Peut-être parce qu’à toujours demander le quoi, nous nous trompons finalement de question. C’est le “comment” que nous devrions demander aux Présidents putatifs. Leur méthode de décision : collective ou verticale ? Manifestant la volonté de restaurer l’unité du pays, ou assumant des réformes plus clivantes ?
Pour seule réponse, nous n’obtenons généralement que la promesse de réussir là où leurs prédécesseurs ont échoué. Faute, selon eux, de compétence, d’intégrité ou de courage. Mais cette lecture reste prisonnière d’une critique ad hominem. Quand on a changé cinq fois de capitaine et que le Titanic continue de faire cap vers l’iceberg, peut-être faut-il se demander si les commandes répondent encore.
C’est alors le mythe de l’homme providentiel qu’il faut interroger. Admettons-le, il n’y en aura pas plus que de solution miracle aux crises sociales, économiques et environnementales. Il n’y a que des choix collectifs à faire. Et nous sommes mal outillés pour les fabriquer.

La question institutionnelle devient, dès lors, la mère de toutes les réformes. Les législatives de 2024 ont montré l’épuisement du scrutin majoritaire. Faute d’exprimer les sensibilités politiques, il a fini par devenir le simple calque de l’archipel sociologique français. Rien n’indique par conséquent que le président élu en 2027 disposera d’une majorité claire. Et, même si une majorité devait émerger, rien ne garantirait sa légitimité à transformer le pays.
L’institution de la Ve République devait nous sortir de l’impuissance parlementaire et permettre à l’État de décider. Ce pacte faustien passé par la démocratie française, qui a sacrifié la représentativité sur l’autel de l’efficacité, est depuis longtemps devenu un marché de dupe.

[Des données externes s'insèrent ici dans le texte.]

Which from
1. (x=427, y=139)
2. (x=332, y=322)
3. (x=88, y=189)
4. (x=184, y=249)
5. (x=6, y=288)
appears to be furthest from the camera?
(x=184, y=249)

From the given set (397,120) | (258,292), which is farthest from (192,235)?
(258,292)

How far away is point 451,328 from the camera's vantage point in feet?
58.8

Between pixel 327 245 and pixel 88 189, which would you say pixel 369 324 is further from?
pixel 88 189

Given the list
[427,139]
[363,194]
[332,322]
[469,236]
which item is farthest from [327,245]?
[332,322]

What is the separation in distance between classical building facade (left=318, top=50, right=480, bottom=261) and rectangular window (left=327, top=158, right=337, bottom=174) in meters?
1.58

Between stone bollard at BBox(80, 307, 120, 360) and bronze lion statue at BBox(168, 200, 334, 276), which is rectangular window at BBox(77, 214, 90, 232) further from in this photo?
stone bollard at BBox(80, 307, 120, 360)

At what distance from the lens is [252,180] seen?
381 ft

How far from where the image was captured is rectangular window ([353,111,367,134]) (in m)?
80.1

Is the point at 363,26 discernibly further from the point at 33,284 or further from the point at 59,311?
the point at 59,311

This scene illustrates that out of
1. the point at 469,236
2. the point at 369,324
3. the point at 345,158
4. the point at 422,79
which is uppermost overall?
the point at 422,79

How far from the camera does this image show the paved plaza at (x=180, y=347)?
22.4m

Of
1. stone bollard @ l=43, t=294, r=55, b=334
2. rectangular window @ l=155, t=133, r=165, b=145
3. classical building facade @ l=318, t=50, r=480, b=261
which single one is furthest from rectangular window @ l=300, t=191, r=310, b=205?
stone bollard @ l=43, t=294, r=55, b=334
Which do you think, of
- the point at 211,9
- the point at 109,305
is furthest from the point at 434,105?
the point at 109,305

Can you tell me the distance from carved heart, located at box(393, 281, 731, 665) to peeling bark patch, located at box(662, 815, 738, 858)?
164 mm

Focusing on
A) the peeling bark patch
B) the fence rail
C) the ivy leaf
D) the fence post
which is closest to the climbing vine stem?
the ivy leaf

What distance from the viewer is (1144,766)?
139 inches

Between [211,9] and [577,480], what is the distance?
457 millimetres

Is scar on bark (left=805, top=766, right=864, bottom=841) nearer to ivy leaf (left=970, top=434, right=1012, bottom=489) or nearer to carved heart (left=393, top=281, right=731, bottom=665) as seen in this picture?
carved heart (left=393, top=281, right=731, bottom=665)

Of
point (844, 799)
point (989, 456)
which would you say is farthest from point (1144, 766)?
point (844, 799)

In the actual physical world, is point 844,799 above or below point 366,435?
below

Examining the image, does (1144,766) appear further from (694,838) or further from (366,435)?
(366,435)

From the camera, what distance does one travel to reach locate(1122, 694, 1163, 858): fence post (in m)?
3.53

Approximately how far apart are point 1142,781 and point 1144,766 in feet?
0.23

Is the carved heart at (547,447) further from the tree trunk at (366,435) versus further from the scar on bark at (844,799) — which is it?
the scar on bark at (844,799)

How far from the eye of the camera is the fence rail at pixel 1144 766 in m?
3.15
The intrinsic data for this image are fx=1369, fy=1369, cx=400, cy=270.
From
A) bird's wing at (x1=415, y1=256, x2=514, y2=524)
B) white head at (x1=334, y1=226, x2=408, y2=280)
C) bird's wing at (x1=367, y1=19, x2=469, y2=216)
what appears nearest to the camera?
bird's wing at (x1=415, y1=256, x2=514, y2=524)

“Des véritables contre-pouvoirs”
Il n’a produit que des rancœurs et des renoncements. Rancœurs d’une opinion jugeant des réformes construites en dépit d’elle. Renoncement d’un pouvoir exécutif isolé dans l’exercice des responsabilités. La première réforme du prochain président devra donc être celle des règles du jeu : non pour décider plus vite, mais pour décider plus légitimement. Cela suppose de rouvrir le débat sur la proportionnelle seule à même de restaurer représentativité et rendre nécessaire, et du même coup, possible, la délibération entre des options différentes.
Les défenseurs du fait majoritaire poseront aussitôt la question : qui gouverne, et comment ? Les réponses peuvent varier : nous pouvons réapprendre le parlementarisme ou rééquilibrer l’exécutif avec un régime où le Président assumerait la conduite de la politique de la Nation face à un Parlement capable de négocier. Cette voie nous doterait de véritables contre-pouvoirs et obligerait l’exécutif à convaincre, à composer, à rechercher des majorités de projet, les opposants, à sortir des postures.
Refuser de poser cette question reviendrait à laisser notre démocratie s’éteindre plus vite qu’on ne le croit.